→ THE TASKS
- a) Can you output the portion of the interview transcript starting with "And we're like" and going on through "were getting acquired.", copied word for word?
- b) Do these statements agree with the interview transcript? For each, answer yes or no and quote the words of the transcript that settle it.
(i) The speaker's company was acquired by Excite after the dot-com crash.
(ii) The speaker's first job out of college was at GE in the nuclear industry.
(iii) The speaker was interested in mechanical engineering only briefly.
- c) In the interview transcript, which specific things does the speaker name as examples of a long-held interest in mechanical engineering?

So tell me, you gotta have some great story from the Excite years.

So tell us something. Yeah you know that was a wild and nutty time.

So I ended up there because our company that we were building at the time back in 9.9 got acquired by Excite days before the whole dot-com crash and so I'm not sure if that was a better dot-com story other than like before my company got acquired before the crash.

It would be nice if it were a cash for stock deal.

It was just a nutty nutty time. I mean we ended up there and within days after we got acquired the people who had acquired us left and so we show up and the new people are like, hey guys so what do you want to do together?

And we're like you just bought our company and we're just gonna have a brainstorm session about what to do and then it was just this roller coaster where Excite at home had the first cash flow positive quarter.

Then the next quarter they were completely out of money. Then they raised 50 million dollars.

Then they went bankrupt and were getting acquired.

Then they weren't getting acquired. It was a very very wild and crazy time.

How did you even get into tech? What's your background? How did you and what was your role in even at Excite and we'll talk about your role at Backblaze of course.

So I think I got into tech I think probably the way a lot of people do which is I broke things.

When I was a kid I just I loved trying to figure out like oh how is this made and so I took apart various things that my parents had much to their dismay.

Most of them didn't get put back together and I was very interested in mechanical engineering for a long time.

Like cars and boats and robots and things and I was just fascinated with robotics and I was the youngest member of the United States Robotic Society.

Robotic Society of America I think it was called at the time.

I think it was nine years old and I just loved that and and at some point in the late 90s I was actually looking to build a robotics company focused on the nuclear industry.

I'm trying to automate a lot really. It was my first job out of college was actually to work at GE for in the nuclear industry and so after I left there I thought you know what's really missing here is all of these tasks seem very manual and we could and we could automate this with robots.

→ SUPPLIED RECORDS
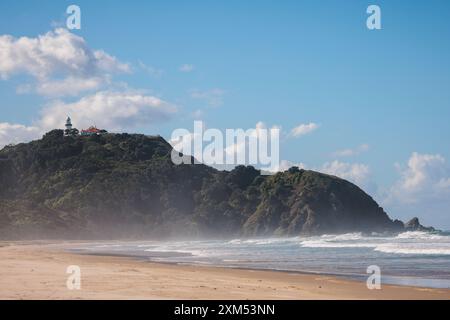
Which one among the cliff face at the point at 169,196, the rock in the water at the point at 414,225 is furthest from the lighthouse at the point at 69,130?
the rock in the water at the point at 414,225

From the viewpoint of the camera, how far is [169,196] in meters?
118

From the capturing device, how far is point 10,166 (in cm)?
12612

→ TASK-BY-TASK ANSWERS
- a)
And we're like you just bought our company and we're just gonna have a brainstorm session about what to do and then it was just this roller coaster where Excite at home had the first cash flow positive quarter.

Then the next quarter they were completely out of money. Then they raised 50 million dollars.

Then they went bankrupt and were getting acquired.

- b)
(i) No: "got acquired by Excite days before the whole dot-com crash"
(ii) Yes: "It was my first job out of college was actually to work at GE for in the nuclear industry"
(iii) No: "I was very interested in mechanical engineering for a long time."

- c) Cars, boats, robots